— START OF Raw records —

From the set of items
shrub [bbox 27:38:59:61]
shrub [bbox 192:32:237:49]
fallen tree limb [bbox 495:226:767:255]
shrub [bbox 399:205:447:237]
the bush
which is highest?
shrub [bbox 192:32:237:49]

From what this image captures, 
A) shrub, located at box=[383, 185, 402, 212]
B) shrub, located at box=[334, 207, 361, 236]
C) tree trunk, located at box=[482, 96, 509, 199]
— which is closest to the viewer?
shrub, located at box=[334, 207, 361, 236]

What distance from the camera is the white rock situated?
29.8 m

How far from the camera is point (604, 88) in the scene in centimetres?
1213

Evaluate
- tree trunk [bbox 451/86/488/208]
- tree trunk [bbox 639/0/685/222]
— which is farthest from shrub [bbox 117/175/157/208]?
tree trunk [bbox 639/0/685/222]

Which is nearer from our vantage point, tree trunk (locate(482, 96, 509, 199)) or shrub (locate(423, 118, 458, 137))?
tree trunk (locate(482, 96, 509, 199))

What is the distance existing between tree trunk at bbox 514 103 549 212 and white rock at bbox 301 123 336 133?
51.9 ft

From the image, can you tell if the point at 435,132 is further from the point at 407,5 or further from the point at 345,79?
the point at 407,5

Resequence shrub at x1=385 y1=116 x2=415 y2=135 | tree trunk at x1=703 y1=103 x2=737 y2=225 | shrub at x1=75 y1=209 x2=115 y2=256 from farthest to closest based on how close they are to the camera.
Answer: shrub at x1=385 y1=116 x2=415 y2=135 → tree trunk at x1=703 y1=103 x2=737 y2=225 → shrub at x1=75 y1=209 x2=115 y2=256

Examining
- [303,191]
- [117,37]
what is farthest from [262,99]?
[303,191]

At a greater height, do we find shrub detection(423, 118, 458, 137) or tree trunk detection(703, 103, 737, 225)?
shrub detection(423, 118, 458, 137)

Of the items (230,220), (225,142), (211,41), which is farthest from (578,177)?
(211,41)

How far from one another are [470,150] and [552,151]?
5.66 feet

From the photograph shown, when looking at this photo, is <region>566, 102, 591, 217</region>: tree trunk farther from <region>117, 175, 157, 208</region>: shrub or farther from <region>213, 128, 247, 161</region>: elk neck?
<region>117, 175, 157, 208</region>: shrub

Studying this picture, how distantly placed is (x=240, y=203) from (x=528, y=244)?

— END OF Raw records —

From the records above, extract each line exactly as shown.

From the set of items
shrub [bbox 27:38:59:61]
shrub [bbox 192:32:237:49]
fallen tree limb [bbox 495:226:767:255]
shrub [bbox 399:205:447:237]
the bush
which is highest?
shrub [bbox 192:32:237:49]

From what this image captures, 
A) shrub, located at box=[383, 185, 402, 212]
B) shrub, located at box=[334, 207, 361, 236]
C) tree trunk, located at box=[482, 96, 509, 199]
— which is closest to the viewer?
shrub, located at box=[334, 207, 361, 236]

What distance from the camera is the white rock situated?
29.8 m

How far from the camera is point (604, 88) in the scene in centimetres?
1213

Evaluate
- tree trunk [bbox 451/86/488/208]
- tree trunk [bbox 639/0/685/222]
— which is farthest from shrub [bbox 117/175/157/208]?
tree trunk [bbox 639/0/685/222]

Which is nearer from our vantage point, tree trunk (locate(482, 96, 509, 199)) or shrub (locate(423, 118, 458, 137))?
tree trunk (locate(482, 96, 509, 199))

What is the distance existing between tree trunk at bbox 514 103 549 212 and white rock at bbox 301 123 336 133?
51.9 ft

From the image, can you tell if the point at 435,132 is further from the point at 407,5 or further from the point at 345,79?
the point at 407,5

Resequence shrub at x1=385 y1=116 x2=415 y2=135 | tree trunk at x1=703 y1=103 x2=737 y2=225 | shrub at x1=75 y1=209 x2=115 y2=256 from farthest to closest based on how close they are to the camera.
Answer: shrub at x1=385 y1=116 x2=415 y2=135 → tree trunk at x1=703 y1=103 x2=737 y2=225 → shrub at x1=75 y1=209 x2=115 y2=256

Examining
- [303,191]
- [117,37]
what is farthest from [262,99]?
[303,191]

At a greater height, do we find shrub detection(423, 118, 458, 137) or tree trunk detection(703, 103, 737, 225)?
shrub detection(423, 118, 458, 137)

Of the items (230,220), (225,142), (211,41), which is farthest from (578,177)?
(211,41)

How far from one another are [470,150] and [552,151]?
5.66 feet

From the photograph shown, when looking at this photo, is <region>566, 102, 591, 217</region>: tree trunk farther from <region>117, 175, 157, 208</region>: shrub or farther from <region>213, 128, 247, 161</region>: elk neck?
<region>117, 175, 157, 208</region>: shrub

Studying this picture, how distantly placed is (x=240, y=203) from (x=528, y=244)?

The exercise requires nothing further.